El vicepresidente catalán, Josep Lluís Carod-Rovira, no pudo escuchar este ataque directo porque era uno de los diputados que se había marchado. El discurso de Caja fue incendiario, y defendió los postulados de los que su organización hace bandera desde hace tiempo. En primer lugar, reclamó al Gobierno catalán que «ponga fin a la inmersión lingüística», el modelo escolar que rige en las aulas catalanas desde los años 80, para sustituirlo por «un sistema bilingüe». Apoyó su reclamo en muchos datos, desde los referidos a la aceptación popular -dijo que un 69,9% de los ciudadanos está en desacuerdo con una enseñanza sólo en catalán- hasta los que se cimentan en los resultados, porque, según él, «la inmersión es la causa directa de al menos el 9% del fracaso escolar en Cataluña».
Caja se extendió en los perjuicios que provoca el sistema catalán, que a su parecer «convierte a los niños catalanes en analfabetos funcionales en castellano», y reclamó, apoyándose en informes de la UNESCO, que se dé la primera enseñanza a los alumnos en su lengua materna: ahora la lengua vehicular a todos los niveles es el catalán y prácticamente todas las clases se dan en esa lengua.

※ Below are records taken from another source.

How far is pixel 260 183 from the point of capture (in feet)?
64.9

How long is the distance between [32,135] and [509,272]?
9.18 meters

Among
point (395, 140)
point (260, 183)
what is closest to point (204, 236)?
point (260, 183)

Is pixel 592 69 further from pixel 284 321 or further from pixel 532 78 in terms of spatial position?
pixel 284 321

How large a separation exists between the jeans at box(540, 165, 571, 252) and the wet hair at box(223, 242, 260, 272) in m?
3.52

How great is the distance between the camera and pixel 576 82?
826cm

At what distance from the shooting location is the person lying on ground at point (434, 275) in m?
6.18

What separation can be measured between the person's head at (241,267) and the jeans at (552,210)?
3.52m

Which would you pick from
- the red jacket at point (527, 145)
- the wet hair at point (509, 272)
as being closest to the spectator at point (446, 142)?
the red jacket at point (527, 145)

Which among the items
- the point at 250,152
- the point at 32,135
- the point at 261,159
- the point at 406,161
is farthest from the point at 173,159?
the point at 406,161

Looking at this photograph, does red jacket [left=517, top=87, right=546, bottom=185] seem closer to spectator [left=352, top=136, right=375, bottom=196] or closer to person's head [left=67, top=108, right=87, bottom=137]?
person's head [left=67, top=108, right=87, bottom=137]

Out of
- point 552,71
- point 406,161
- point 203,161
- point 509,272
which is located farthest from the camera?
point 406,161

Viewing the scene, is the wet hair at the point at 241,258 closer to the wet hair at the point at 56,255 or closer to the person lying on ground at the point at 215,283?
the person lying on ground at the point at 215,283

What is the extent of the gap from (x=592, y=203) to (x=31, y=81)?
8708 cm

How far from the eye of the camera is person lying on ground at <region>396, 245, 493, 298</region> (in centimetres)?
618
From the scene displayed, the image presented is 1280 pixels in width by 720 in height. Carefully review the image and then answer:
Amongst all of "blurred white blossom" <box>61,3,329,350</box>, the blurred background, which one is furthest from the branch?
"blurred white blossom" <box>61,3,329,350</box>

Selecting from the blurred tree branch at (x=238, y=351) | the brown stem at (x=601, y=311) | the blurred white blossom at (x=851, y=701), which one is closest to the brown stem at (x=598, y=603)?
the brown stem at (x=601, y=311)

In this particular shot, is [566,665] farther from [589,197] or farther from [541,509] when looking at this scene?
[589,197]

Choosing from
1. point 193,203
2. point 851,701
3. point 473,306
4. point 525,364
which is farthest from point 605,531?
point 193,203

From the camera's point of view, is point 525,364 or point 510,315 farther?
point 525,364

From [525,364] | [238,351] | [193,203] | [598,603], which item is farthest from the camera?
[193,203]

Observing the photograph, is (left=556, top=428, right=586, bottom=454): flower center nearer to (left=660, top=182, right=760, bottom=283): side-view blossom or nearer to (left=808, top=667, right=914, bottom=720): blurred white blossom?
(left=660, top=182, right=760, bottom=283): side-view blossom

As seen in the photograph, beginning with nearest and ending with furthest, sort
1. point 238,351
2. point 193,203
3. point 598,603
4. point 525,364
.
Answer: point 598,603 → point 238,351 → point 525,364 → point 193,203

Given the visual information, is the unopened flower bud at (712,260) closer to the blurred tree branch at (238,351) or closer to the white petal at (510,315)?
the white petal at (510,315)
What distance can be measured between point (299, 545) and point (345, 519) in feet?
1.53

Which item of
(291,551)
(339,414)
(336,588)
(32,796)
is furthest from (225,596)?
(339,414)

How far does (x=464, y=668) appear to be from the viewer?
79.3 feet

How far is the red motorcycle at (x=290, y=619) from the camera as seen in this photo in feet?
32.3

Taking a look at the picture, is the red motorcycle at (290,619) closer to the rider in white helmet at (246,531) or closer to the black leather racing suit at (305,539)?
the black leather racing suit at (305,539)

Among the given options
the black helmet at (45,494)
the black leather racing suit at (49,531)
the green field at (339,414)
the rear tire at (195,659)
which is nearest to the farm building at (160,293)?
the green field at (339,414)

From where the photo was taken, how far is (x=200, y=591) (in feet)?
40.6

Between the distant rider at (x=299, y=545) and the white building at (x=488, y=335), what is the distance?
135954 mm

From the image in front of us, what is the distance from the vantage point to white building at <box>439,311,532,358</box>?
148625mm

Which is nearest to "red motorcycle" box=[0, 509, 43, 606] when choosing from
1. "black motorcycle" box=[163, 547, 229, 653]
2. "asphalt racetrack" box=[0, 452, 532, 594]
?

Quienes tumbaron la proposición de ley aludieron a razones de cohesión social para no aumentar la presencia del castellano en las aulas. Irene Rigau, diputada de CiU, dijo que Caja «propone crear guetos» y defendió la legalidad del sistema vigente en Cataluña, «avalado por el Tribunal Constitucional». «La nación catalana está vinculada al futuro de su escuela y de su lengua», añadió.
«Si se aplicara su propuesta llegaríamos a la segregación», dijo Maria Mercè Roca (ERC). El diputado del PSC Daniel Font, que realizó parte de su intervención en castellano, defendió que «la situación hoy en Cataluña es de bilingüismo perfecto», y dijo que los datos que presentó Caja eran erróneos.
A favor de la iniciativa hablaron Carina Mejías, del PP -que se refirió a la «clara discriminación de los castellanohablantes»-, y Antonio Robles, de Ciutadans, que reprochó al president José Montilla que lleve a sus hijos a una escuela privada, el Colegio Alemán, donde no rige la inmersión. «¿Qué pensarían si el dueño de un restaurante se fuera a comer todos los días al restaurante de al lado?», se preguntó. Robles también dijo que era «una vergüenza democrática» que la mayoría de diputados abandonaran el hemiciclo antes de la intervención de Caja.
Cuando salió del Parlament, el conseller de Educació, Ernest Maragall -el único miembro del Govern que presenció todo el debate-, escuchó gritos de «fuera, fuera» y de «traidor» del centenar de congregados que fueron a apoyar a Caja. Llevaban pancartas en favor de la enseñanza bilingüe y también algunas banderas de España.